# SET PROBLEM
From the line with "From the selection" through the final line, transcribe the material below character for character; include no other lines.

%%

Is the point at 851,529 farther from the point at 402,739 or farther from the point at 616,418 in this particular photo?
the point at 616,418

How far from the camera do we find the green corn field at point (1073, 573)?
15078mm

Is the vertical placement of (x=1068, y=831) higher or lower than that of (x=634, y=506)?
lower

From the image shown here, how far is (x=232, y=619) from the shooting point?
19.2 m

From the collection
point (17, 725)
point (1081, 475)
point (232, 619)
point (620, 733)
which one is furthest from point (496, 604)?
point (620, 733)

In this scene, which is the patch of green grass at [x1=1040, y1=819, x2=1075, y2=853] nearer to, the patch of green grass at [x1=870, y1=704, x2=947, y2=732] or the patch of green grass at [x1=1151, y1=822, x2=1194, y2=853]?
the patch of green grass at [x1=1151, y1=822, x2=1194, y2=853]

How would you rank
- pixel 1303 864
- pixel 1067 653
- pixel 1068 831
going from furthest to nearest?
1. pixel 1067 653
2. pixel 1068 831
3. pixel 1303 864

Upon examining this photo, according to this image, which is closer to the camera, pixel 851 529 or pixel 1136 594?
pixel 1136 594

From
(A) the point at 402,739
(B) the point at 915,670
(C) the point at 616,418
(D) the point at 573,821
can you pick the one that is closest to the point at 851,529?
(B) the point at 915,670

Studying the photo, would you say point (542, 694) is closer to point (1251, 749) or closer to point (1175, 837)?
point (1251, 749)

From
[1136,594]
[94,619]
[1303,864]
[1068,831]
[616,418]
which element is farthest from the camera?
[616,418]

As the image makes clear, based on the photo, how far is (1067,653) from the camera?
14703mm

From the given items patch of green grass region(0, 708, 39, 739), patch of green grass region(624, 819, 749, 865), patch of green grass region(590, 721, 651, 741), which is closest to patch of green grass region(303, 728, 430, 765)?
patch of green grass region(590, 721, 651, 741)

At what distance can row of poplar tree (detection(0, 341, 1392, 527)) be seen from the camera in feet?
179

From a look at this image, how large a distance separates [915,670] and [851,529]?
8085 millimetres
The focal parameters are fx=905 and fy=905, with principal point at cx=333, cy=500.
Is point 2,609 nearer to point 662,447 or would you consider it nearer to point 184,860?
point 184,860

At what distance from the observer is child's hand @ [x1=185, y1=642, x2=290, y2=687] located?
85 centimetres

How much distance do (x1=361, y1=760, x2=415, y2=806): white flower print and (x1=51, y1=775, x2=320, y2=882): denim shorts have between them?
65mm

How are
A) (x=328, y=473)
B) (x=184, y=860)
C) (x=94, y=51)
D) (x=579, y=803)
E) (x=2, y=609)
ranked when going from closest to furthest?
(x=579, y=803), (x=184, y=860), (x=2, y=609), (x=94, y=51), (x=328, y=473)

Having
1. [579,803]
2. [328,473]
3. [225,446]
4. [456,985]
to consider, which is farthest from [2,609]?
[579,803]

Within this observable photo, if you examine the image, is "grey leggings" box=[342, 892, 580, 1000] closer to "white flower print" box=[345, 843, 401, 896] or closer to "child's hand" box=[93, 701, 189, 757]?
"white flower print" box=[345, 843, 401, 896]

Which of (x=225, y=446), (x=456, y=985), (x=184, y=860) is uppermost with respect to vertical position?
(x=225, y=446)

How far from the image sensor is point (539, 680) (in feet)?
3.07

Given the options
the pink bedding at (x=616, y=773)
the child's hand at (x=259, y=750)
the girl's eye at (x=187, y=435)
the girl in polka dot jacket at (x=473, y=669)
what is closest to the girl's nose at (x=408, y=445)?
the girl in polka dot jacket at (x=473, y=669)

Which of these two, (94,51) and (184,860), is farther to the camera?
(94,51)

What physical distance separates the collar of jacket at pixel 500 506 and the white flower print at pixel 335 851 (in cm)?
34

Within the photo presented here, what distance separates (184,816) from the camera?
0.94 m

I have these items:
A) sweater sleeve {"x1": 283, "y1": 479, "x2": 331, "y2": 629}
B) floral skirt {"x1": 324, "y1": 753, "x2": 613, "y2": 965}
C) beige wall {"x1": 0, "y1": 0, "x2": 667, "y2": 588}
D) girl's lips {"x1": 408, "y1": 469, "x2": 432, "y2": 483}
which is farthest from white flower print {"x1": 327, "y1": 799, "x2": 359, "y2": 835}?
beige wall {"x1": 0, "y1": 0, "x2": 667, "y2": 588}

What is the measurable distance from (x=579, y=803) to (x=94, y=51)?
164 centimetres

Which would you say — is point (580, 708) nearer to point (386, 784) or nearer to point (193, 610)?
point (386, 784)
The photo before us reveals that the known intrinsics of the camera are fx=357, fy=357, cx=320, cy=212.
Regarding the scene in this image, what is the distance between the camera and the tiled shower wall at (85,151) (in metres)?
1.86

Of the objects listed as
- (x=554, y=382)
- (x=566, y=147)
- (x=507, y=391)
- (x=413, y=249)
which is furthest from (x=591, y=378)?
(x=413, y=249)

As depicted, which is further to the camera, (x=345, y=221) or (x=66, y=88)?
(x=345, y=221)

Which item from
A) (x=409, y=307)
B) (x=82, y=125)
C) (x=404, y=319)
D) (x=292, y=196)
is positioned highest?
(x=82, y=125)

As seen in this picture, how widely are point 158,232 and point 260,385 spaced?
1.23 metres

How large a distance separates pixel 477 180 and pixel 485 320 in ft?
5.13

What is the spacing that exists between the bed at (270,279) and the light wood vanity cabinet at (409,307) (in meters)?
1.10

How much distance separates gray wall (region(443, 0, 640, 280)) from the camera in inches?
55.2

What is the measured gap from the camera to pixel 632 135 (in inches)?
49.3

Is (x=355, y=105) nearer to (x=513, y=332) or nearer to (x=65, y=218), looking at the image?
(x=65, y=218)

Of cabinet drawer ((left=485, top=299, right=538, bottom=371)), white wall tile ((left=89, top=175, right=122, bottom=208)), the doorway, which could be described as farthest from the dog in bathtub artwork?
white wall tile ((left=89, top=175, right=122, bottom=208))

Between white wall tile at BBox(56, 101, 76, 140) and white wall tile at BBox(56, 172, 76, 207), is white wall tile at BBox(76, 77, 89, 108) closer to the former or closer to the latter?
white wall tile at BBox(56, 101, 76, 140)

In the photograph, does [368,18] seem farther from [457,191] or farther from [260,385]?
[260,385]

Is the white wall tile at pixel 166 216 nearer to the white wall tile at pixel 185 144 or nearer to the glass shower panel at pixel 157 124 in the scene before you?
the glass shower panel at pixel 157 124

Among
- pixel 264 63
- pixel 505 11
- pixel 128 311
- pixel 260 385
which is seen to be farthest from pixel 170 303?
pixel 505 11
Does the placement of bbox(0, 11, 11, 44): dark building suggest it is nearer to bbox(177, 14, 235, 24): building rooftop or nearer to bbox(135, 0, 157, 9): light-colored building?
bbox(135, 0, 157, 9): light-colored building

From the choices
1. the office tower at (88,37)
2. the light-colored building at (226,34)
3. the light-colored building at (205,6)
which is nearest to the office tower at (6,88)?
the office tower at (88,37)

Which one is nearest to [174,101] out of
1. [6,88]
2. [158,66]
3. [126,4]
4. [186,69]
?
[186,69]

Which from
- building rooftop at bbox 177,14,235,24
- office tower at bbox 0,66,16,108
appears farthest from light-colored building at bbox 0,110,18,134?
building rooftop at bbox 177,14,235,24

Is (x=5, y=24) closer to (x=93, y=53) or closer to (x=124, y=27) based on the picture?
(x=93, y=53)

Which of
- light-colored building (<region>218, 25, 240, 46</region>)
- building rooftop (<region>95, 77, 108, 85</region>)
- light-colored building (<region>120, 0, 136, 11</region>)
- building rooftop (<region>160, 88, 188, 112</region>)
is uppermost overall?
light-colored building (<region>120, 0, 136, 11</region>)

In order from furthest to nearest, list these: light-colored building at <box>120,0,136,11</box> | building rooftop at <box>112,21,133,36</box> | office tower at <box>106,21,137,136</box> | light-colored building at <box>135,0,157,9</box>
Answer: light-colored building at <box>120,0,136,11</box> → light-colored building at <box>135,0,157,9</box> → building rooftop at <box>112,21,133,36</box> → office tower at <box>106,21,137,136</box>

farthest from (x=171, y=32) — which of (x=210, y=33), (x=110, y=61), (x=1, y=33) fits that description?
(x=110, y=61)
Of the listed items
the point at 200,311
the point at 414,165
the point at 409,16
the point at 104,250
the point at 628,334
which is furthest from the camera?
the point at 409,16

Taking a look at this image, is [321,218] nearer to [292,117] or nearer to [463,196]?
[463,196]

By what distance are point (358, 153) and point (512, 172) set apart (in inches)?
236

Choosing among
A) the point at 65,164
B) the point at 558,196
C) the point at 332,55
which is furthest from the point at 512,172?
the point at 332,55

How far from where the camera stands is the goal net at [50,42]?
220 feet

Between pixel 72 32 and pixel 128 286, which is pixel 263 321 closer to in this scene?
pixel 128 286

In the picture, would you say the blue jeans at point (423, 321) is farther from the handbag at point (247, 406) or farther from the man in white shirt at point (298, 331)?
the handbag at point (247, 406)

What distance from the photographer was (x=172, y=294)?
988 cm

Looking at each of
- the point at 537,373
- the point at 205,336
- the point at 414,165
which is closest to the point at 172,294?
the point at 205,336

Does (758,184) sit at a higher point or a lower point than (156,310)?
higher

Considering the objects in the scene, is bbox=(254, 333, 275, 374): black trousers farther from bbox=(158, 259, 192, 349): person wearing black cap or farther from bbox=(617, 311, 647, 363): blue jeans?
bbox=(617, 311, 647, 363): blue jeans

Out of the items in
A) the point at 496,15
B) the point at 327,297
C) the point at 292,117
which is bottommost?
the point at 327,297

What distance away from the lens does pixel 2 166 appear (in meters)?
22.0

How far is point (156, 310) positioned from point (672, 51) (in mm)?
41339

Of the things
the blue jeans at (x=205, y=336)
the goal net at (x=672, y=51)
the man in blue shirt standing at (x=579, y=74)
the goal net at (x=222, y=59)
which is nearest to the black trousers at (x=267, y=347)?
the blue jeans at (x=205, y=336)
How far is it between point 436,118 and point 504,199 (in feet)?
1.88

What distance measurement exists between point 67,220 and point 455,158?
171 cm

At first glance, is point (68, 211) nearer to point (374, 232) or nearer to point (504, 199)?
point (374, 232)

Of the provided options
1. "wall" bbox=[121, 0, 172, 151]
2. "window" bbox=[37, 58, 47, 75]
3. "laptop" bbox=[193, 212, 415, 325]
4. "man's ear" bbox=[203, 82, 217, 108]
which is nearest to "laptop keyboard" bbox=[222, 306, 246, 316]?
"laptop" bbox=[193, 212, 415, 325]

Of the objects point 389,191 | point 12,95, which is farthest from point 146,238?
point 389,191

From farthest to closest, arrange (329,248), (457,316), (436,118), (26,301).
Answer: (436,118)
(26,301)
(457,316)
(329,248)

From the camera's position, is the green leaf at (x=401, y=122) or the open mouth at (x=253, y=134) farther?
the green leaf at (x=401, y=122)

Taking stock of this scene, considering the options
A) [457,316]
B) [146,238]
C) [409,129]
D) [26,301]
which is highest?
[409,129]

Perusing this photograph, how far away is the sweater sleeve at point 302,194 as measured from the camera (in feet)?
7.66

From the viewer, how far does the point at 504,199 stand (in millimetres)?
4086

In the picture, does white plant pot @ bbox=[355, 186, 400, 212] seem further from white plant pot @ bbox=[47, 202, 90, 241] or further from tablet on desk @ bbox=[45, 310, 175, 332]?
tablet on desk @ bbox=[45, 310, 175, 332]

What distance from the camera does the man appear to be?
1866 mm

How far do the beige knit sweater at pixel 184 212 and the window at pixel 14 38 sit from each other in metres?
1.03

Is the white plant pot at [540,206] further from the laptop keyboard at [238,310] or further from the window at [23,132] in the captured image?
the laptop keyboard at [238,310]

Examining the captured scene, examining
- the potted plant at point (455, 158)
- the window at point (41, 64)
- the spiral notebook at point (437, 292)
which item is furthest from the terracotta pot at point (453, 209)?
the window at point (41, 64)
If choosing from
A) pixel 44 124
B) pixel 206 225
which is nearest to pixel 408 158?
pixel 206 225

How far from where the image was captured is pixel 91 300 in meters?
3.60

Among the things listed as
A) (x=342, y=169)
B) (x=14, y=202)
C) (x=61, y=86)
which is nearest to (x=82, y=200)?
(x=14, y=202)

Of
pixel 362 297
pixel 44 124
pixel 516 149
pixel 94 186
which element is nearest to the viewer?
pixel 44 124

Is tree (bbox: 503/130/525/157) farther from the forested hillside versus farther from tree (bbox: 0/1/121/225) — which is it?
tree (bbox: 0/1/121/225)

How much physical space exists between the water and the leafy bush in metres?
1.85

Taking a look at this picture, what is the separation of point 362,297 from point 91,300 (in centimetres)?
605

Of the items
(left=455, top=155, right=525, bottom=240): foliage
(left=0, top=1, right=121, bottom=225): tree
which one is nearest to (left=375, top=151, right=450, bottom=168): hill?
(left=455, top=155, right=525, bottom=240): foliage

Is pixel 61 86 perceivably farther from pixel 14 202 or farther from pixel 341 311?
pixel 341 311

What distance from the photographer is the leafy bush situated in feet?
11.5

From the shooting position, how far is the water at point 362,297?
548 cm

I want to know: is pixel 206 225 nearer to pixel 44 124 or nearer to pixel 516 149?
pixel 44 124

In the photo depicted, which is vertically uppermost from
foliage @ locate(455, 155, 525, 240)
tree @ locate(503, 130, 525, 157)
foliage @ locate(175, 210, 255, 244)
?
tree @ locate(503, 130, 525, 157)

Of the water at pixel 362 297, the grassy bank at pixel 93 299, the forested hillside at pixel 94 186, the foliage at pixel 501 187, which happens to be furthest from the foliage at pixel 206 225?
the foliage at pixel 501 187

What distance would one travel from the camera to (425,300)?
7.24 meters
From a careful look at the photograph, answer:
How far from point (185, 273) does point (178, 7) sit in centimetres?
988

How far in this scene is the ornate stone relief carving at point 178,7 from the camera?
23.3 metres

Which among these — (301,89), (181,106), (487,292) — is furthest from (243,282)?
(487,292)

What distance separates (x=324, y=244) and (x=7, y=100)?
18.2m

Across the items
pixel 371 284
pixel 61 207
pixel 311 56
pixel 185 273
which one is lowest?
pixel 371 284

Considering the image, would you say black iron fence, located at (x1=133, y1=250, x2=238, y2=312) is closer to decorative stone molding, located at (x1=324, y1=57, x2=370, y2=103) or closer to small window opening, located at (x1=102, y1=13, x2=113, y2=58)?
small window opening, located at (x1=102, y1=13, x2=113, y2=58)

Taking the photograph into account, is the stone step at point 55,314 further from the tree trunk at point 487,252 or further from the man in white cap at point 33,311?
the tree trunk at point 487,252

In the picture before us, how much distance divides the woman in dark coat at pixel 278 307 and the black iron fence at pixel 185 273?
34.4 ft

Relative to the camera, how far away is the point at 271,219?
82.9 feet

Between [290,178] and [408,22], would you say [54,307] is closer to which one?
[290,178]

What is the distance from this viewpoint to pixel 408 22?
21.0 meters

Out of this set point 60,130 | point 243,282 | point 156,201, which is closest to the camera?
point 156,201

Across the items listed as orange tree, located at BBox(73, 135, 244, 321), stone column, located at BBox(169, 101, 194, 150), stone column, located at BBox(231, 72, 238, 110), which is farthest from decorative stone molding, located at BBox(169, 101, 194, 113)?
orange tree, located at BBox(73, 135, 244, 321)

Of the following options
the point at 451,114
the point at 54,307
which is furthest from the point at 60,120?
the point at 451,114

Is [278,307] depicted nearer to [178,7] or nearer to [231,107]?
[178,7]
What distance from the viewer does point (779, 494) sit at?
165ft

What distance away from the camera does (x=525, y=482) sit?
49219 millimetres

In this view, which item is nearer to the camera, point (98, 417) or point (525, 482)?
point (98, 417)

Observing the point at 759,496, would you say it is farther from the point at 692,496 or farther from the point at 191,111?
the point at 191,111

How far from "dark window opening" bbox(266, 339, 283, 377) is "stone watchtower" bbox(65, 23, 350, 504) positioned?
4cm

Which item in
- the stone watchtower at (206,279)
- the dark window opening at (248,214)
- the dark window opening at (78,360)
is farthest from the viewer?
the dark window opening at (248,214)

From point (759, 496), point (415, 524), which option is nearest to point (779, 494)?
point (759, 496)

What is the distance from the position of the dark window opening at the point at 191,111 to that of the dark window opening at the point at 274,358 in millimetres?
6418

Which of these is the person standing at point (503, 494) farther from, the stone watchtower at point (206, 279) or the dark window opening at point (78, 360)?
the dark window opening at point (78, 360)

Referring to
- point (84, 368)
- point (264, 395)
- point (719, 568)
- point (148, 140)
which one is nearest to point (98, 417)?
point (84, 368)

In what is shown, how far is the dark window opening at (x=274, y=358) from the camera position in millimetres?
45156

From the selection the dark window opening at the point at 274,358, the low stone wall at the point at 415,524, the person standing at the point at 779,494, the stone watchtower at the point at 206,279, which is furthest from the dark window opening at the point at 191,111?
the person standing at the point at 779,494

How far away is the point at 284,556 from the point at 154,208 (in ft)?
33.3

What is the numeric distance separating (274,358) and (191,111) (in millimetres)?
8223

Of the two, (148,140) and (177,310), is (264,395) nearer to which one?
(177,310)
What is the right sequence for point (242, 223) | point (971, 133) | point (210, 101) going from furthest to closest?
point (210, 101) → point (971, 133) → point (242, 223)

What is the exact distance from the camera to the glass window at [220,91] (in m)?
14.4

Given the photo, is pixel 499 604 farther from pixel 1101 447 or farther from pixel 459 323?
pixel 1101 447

%%

# EXPECTED ANSWER
From the selection the dark window opening at the point at 274,358, the low stone wall at the point at 415,524, the person standing at the point at 779,494, the stone watchtower at the point at 206,279, which is furthest from the dark window opening at the point at 191,111?
the person standing at the point at 779,494

How far away is the point at 284,556 from the point at 154,208 (in ft)?
33.3

What is the numeric distance separating (274,358) and (191,111) (in millimetres)?
8223

Of the two, (148,140) and (177,310), is (264,395) nearer to which one?
(177,310)
What is the right sequence for point (242, 223) | point (971, 133) | point (210, 101) going from furthest to closest?
point (210, 101) → point (971, 133) → point (242, 223)

What is the exact distance from the camera to the glass window at [220,91] (in m)?
14.4

Given the photo, is pixel 499 604 farther from pixel 1101 447 or farther from pixel 459 323?
pixel 1101 447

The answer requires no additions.